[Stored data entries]
•••

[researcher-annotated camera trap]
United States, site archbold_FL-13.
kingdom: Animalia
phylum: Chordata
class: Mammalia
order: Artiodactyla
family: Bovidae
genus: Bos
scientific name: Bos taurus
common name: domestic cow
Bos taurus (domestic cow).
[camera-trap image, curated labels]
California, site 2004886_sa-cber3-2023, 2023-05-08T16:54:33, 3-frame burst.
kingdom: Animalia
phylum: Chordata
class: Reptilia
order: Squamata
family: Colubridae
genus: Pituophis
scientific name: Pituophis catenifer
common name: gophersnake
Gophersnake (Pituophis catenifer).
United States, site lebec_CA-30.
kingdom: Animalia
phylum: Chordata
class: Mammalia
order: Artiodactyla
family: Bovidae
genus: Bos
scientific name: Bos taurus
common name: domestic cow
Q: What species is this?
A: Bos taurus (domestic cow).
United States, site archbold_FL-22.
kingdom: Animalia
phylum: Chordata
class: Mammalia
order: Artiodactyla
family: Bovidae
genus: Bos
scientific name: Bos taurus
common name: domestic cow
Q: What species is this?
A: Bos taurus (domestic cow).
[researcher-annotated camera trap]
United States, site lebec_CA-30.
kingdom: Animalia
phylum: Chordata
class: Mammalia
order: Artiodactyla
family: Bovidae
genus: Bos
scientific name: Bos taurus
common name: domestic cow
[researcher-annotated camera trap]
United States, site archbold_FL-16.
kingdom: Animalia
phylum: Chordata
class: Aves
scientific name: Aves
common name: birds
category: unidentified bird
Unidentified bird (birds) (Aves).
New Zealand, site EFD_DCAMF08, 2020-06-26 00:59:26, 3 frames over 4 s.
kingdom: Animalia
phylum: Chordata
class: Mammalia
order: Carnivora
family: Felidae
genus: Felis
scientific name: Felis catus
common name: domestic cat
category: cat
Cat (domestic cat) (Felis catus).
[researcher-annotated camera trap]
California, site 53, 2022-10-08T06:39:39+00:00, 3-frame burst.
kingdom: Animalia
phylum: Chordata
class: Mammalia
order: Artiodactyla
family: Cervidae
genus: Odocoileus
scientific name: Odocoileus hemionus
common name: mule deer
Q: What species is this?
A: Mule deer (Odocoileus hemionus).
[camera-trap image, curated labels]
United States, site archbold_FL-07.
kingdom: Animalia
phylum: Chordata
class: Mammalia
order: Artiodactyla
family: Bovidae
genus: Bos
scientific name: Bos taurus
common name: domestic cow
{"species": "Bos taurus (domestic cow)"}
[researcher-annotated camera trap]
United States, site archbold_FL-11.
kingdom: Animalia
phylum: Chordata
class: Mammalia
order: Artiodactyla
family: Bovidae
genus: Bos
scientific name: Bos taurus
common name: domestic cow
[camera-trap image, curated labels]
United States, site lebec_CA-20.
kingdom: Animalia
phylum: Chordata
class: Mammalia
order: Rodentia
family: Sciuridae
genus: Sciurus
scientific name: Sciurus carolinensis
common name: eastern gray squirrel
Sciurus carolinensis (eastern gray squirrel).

•••

**Task item**.
Go through the records. Copy each line where "burst" appears.

**Reply**.
California, site 2004886_sa-cber3-2023, 2023-05-08T16:54:33, 3-frame burst.
California, site 53, 2022-10-08T06:39:39+00:00, 3-frame burst.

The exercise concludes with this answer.